Analysis of Lateral Displacement Law of Deep Foundation Pit Support in Soft Soil Based on Improved MSD Method

Abstract

Foundation pit envelope and foundation pit excavation solution design is a multidisciplinary problem that could be linked to a series of safety issues in the geotechnical engineering of an actual construction project. Moreover, the construction of large deep foundation pit in soft soil often faces greater risks and challenges as the support structure deforms more easily and unpredictably. In order to improve the deformation prediction of deep foundation pit engineering precision and efficiency and to ensure that the construction of deep foundation pit engineering is safe and efficient, in this article the traditional MSD (mobilizable strength design) theory research and analysis, combined with the Jinan formation characteristics of a tunnel in JInan, and new parameters were introduced to the original MSD method theory: the wall itself within the bending strain energy U and support compression elastic potential energy of V. A new law of conservation of energy is constructed, and finally, an optimized MSD method has been proposed, this method is shown in the article.
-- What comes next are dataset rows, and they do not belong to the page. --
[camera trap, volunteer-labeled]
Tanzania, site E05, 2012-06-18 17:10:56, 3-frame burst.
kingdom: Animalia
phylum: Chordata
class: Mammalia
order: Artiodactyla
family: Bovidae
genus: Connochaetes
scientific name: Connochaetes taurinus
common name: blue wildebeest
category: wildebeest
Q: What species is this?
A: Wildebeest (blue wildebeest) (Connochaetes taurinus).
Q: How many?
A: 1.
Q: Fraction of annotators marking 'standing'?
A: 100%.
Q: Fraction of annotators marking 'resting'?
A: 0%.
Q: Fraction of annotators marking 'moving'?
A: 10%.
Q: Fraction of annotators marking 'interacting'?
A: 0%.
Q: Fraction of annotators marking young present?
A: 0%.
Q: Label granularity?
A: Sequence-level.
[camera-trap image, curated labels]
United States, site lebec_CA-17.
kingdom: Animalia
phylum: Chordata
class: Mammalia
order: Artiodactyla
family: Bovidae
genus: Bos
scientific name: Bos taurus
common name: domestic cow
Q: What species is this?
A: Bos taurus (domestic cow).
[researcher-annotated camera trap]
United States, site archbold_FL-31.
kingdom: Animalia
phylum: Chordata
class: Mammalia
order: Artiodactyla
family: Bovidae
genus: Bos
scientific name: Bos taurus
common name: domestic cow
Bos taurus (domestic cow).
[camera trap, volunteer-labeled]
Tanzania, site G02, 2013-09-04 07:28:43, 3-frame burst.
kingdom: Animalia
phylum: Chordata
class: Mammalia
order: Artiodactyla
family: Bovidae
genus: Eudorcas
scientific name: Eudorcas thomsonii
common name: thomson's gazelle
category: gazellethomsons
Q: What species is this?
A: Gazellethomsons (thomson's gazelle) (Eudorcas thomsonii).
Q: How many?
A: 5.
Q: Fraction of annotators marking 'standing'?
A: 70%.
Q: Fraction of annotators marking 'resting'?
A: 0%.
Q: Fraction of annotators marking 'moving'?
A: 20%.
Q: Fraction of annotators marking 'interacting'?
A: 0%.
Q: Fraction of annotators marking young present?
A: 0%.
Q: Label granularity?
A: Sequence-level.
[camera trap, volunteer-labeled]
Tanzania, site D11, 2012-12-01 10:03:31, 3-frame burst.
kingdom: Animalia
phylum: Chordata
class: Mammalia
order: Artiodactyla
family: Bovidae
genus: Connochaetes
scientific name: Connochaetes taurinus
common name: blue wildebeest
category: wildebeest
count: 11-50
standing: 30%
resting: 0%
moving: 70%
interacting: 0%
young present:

Finally, the results of foundation pit deformation calculation were compared among the optimized MSD method, finite element calculation method, and field monitoring data analysis method, so as to demonstrate the reliability of the prediction system of optimized MSD method and finite element analysis method. The results show that, by optimizing the MSD calculation method, the horizontal displacement of the retaining wall varies depending on the excavation depth of the foundation pit and the form of internal support with the overall peak value of displacement between 0∼0.2% H (H being the excavation depth); the deformation of retaining wall increases gradually with the increase of excavation depth of the foundation pit, and the peak position of deformation gradually moves down with the excavation of foundation pit. The trend of these changes is consistent with the results of the finite element method and field data analysis method, proving that the optimized MSD method is reliable in predicting the deformation of the foundation pit under specific stratum conditions.